─── DOKUMENTAUSZUG

Re: Schweden

Posted by: atk

Re: Schweden - 03/13/02 04:27 PM

Habe mit Interesse eure Beiträge gelesen, da ich selber absoluter Schweden-Fan bin und in den letzten 11 Jahren immer irgendwann dort war, meist mit dem Rad. Ein paar eigene Anmerkungen:
Dass Skåne viel Ähnlichkeit mit Norddeutschland (oder eher noch mit Dänemark) hat, stimmt. Hat mir aber trotzdem immer sehr gut gefallen. Schon um Hässleholm rum gibt es recht viel Wald. Viel Landwirtschaft gibt es auch in der Mälaren-Senke, so von Stockholm bis nördlich des Vättern.

──────

ARBEITSAUFTRAG | Schreiben Sie aus dem Forumsbeitrag über Schweden oben den Abschnitt wörtlich ab, der mit „Posted by: atk“ beginnt und bis einschließlich „nördlich des Vättern.“ reicht.

─── AUFLISTUNG

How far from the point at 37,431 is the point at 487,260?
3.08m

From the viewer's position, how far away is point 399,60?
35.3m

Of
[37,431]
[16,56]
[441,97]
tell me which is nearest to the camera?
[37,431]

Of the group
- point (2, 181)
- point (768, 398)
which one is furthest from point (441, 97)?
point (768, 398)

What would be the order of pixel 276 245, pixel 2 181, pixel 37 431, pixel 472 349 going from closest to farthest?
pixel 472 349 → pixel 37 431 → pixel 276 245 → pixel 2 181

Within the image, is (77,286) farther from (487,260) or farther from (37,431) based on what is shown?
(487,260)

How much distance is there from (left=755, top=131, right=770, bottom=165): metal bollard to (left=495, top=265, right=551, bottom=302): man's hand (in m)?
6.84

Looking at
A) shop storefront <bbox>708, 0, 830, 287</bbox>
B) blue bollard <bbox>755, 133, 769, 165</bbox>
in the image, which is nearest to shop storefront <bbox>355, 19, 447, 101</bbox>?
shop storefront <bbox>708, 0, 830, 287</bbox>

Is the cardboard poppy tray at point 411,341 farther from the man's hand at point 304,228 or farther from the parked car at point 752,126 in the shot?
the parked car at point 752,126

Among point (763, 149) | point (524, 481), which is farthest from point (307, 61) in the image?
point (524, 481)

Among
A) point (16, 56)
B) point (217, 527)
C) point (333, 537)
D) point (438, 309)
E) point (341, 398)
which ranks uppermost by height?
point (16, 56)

──────

ERGEBNIS |
Posted by: atk

Re: Schweden - 03/13/02 04:27 PM

Habe mit Interesse eure Beiträge gelesen, da ich selber absoluter Schweden-Fan bin und in den letzten 11 Jahren immer irgendwann dort war, meist mit dem Rad. Ein paar eigene Anmerkungen:
Dass Skåne viel Ähnlichkeit mit Norddeutschland (oder eher noch mit Dänemark) hat, stimmt. Hat mir aber trotzdem immer sehr gut gefallen. Schon um Hässleholm rum gibt es recht viel Wald. Viel Landwirtschaft gibt es auch in der Mälaren-Senke, so von Stockholm bis nördlich des Vättern.